CEO turnover just hit its highest level in more than a decade
CEO turnover just hit its highest level in more than a decade.
That’s not trivia. It’s a warning signal.
In 2025, CEO succession across the S&P 500 climbed to roughly 13%. Boards aren’t waiting anymore. They’re making changes sooner — and with far less patience than they had even a few years ago.
This isn’t internal housekeeping. It’s a shift in how risk shows up for investors.
The real question isn’t simply who is leaving.
It’s what kind of leader is stepping in.
Too many portfolios still treat CEOs as interchangeable.

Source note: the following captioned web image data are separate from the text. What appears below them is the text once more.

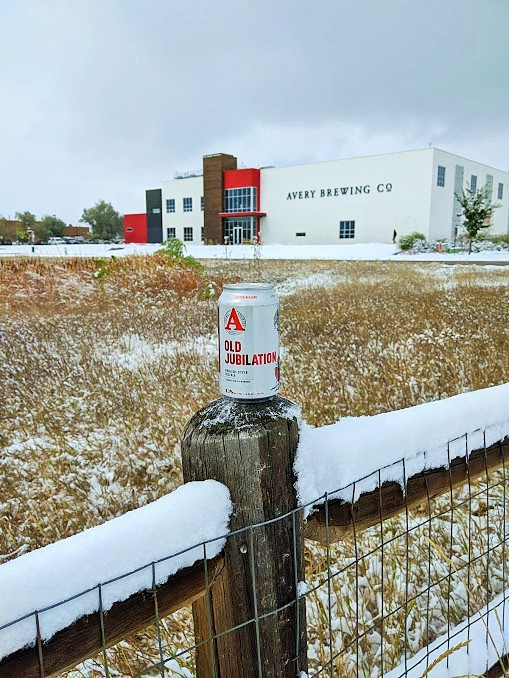 A beer outstanding in its field, showing the Avery brewery in the background.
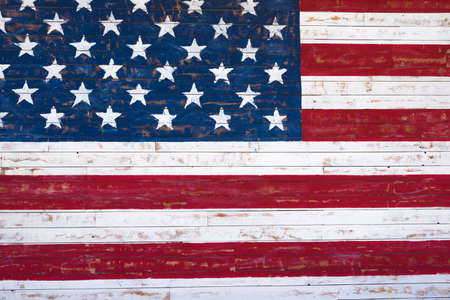 american flag: A painting of an American flag on a wood plank wall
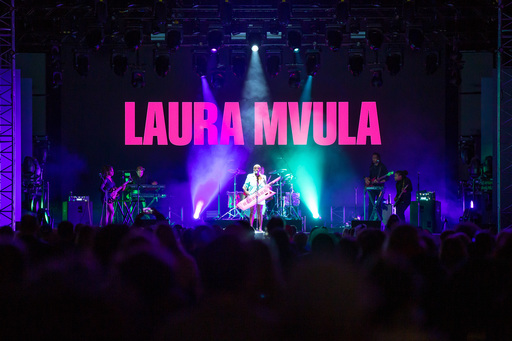Laura Mvula performs at Edinburgh International Festival. A crowd stands in front of the stage; Mvula stands in the centre holding a keytar with various musicians around her. The words 'Laura Mvula' are projected on the screen behind her.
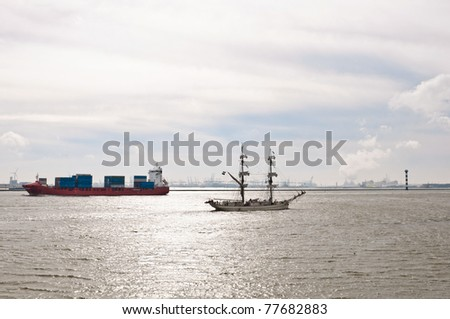 container ship and sailboat on there way to the sea - stock photo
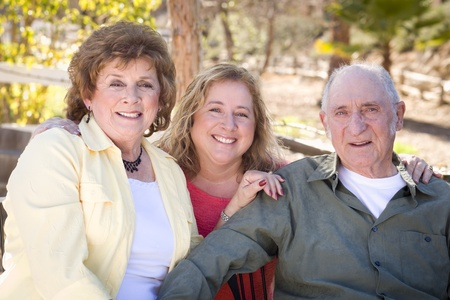 Portrait of Senior Couple with Daughter in the Park. photo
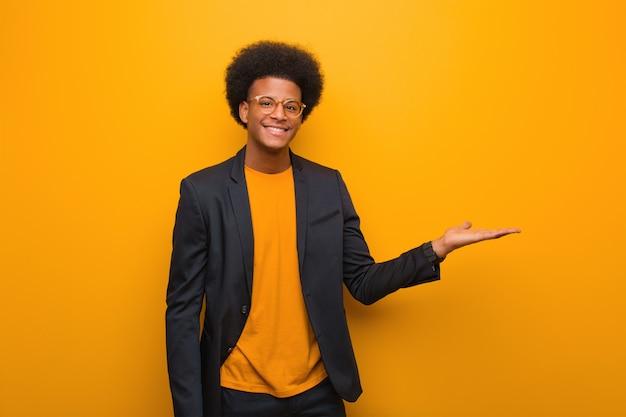 手で何かを保持しているオレンジ色の壁の上の若いビジネスアフリカ系アメリカ人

In reality, leadership changes reshape execution far faster than balance sheets do.
Here’s what the data — and experience — keep showing:
➤ Frequent CEO changes disrupt capital decisions and stall execution at exactly the wrong time
➤ One-third to half of new CEOs are coming from outside, increasing transition risk and early missteps
➤ Boards are acting faster on strategy failures and ethics issues, shortening downside timelines for investors
This reinforces something I’ve seen repeatedly:
If you’re not actively tracking leadership fit, you’re almost certainly understating the real risk embedded in your public equity exposure.
At Eagle Talon, we don’t treat CEO changes as headlines.
We treat them as turning points that reshape execution, culture, capital allocation, and how markets interpret results — often well before the numbers reflect it.
So here’s the question I’d leave you with:
In your portfolio, do you know which CEOs are simply keeping the seat warm — and which ones can actually create value when conditions change?